TASK SET:
A: Name each person identified by name in the North Korea nuclear freeze article, and give the role the article assigns to each.
B: For each statement, decide whether the North Korea nuclear freeze article supports it. Answer yes or no and quote the words from the article that decide it.
(i) The US announced 240,000 tonnes of new food aid for Pyongyang in exchange for the freeze.
(ii) The talks between US and North Korean diplomats took place in Seoul.
(iii) Pyongyang agreed to let UN inspectors monitor its reactor in Yongbyon.
C: Write a continuation of the North Korea nuclear freeze article, beginning right after its final sentence.

Cautious welcome for North Korea nuclear freeze
North Korea's pledge to suspend uranium enrichment, as well as nuclear and long-range missile tests, has received a cautious international welcome.
A White House spokesman called it a "positive first step" towards denuclearising the Korean peninsula.
China and Russia also welcomed the move, while Japan said it could "be seen as progress".
The deal followed talks between US and North Korean diplomats in Beijing last week.
The US has announced 240,000 tonnes of new food aid for Pyongyang in return for the freeze.
North Korea confirmed the suspension in a foreign ministry statement released in Pyongyang on Wednesday.
It said the move "aimed at building confidence for the improvement of relations" between the two countries, and said talks would continue.
The US State Department said Pyongyang had also agreed to allow UN inspectors to monitor its reactor in Yongbyon to verify compliance with the measures.
"These are concrete measures that we consider a positive first step toward complete and verifiable denuclearisation of the Korean peninsula in a peaceful manner," White House spokesman Jay Carney said.
"But obviously they need to be followed up by actions. So, we will pursue this policy area with that approach in mind," he added.
China welcomed "the improvement" in US-North Korea ties. "China is willing to work with relevant parties to continue to push forward the six-party talks process," Chinese foreign ministry spokesman Hong Lei said in a statement.
Russia's foreign ministry said: "This is a positive example of how various sides taking joint action which is subordinate to a common goal makes it possible to inch our way to mutually acceptable solutions in very difficult situations."
Japanese Foreign Minister Koichiro Gemba said the deal was an important step but warned "concrete action" was needed.
"Our goal remains unchanged: that all nuclear-related facilities will be stopped - that is the complete and verifiable denuclearisation of the Korean peninsula," he said.
South Korea said the deal reflected close co-operation between Washington and Seoul.

Records from a collection
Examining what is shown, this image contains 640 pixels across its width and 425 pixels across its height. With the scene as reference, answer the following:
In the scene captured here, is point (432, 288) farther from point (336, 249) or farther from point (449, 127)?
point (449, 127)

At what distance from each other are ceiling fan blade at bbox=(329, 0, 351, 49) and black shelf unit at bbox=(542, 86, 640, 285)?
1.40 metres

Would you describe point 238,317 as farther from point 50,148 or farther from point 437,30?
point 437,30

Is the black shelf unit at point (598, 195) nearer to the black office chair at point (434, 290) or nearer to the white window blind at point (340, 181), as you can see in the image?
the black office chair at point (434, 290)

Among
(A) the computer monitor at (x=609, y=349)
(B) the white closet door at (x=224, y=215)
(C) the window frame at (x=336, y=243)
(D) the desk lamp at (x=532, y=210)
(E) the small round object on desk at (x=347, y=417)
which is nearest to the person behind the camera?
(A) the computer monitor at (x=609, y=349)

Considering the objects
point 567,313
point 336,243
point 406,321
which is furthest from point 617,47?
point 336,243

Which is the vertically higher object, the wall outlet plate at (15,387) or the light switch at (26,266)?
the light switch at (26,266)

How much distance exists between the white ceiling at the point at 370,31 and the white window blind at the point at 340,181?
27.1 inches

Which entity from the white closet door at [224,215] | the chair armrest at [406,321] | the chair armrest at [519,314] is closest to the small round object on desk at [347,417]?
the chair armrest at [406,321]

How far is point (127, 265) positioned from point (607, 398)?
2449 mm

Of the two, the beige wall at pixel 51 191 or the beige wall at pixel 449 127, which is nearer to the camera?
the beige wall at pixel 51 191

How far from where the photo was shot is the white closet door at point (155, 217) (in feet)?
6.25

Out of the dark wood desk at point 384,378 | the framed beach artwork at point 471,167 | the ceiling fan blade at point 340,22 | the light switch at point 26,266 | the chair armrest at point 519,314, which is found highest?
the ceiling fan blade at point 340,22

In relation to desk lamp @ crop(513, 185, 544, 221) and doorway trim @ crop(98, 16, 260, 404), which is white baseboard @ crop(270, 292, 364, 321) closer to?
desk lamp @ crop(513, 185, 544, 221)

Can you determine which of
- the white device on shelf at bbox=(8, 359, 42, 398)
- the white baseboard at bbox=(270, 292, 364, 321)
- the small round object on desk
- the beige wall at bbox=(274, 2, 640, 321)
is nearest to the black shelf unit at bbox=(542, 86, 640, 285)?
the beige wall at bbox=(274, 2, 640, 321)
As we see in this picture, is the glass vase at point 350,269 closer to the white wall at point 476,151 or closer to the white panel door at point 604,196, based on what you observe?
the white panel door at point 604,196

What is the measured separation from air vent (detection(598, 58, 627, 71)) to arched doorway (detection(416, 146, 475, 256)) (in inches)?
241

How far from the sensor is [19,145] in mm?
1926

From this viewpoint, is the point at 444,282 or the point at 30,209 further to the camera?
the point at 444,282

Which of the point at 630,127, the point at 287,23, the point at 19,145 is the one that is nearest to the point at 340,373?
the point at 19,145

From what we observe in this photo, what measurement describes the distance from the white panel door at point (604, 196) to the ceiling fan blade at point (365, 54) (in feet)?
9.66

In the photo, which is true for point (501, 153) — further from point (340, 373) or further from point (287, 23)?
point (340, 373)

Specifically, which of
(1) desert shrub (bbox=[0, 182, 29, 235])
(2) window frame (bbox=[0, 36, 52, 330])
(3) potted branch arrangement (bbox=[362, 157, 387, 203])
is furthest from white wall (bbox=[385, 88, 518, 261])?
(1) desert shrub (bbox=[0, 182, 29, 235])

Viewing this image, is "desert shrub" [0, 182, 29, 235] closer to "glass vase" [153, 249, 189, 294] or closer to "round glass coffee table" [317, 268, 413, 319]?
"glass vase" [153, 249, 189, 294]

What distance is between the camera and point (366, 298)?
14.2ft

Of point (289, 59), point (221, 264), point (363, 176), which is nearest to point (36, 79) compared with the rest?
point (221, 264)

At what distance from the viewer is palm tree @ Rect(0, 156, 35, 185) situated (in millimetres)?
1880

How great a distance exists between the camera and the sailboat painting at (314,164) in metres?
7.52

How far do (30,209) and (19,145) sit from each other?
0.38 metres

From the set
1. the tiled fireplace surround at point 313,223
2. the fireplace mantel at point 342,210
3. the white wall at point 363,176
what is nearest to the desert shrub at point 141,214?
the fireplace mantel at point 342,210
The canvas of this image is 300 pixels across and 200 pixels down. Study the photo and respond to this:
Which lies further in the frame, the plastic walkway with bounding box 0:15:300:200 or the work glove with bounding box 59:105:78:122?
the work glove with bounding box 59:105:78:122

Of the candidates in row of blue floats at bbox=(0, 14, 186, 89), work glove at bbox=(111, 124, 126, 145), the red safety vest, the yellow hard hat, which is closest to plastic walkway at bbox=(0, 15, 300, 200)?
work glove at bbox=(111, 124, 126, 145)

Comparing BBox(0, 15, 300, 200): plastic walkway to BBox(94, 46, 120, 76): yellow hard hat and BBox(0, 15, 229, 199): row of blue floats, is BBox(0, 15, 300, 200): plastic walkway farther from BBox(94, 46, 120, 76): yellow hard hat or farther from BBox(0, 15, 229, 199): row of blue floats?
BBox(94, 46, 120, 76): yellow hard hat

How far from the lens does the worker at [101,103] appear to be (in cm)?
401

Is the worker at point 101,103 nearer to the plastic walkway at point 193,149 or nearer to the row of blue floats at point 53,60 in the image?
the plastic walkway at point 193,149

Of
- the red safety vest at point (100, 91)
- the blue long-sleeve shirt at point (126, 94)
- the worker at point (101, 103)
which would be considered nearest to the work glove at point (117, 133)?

PER-TASK ANSWERS:
A:
- Jay Carney, White House spokesman
- Hong Lei, Chinese foreign ministry spokesman
- Koichiro Gemba, Japanese Foreign Minister

B:
(i) Yes: "The US has announced 240,000 tonnes of new food aid for Pyongyang in return for the freeze."
(ii) No: "The deal followed talks between US and North Korean diplomats in Beijing last week."
(iii) Yes: "Pyongyang had also agreed to allow UN inspectors to monitor its reactor in Yongbyon to verify compliance with the measures."

C:
The food aid will be intended for children and pregnant women, US officials said. North Korea has suffered persistent food shortages since a famine in the 1990s, and relies on foreign aid to feed its people.
The US has not sent food aid to North Korea since 2009.
The announcement comes two months after Kim Jong-un came to power following the death of his father, Kim Jong-il.
Correspondents say it could pave the way for the resumption of six-party disarmament negotiations with Pyongyang, which broke down in 2009.
North Korea agreed in 2005 to give up its nuclear ambitions in return for aid and political concessions, as part of a six-nation dialogue process involving the two Koreas, the US, China, Russia and Japan.
But progress on the deal was stop-start, and talks became deadlocked in 2009.
Contact between the US and North Korea aimed at restarting the talks began in July 2011.
Last week's meeting between US and North Korean officials in Beijing was the third round of talks aimed at exploring how to bring North Korea back to the negotiating table.
Getting back to those nuclear talks will depend on implementing the deal - and that means hammering out some tricky details, says the BBC's Lucy Williamson in Seoul.
US officials have said they expect "tough negotiations" with the North on the exact order in which the two countries' commitments are carried out.
Analysts also remain concerned over the possible existence of uranium enrichment facilities other than Yongbyon that have not yet been disclosed.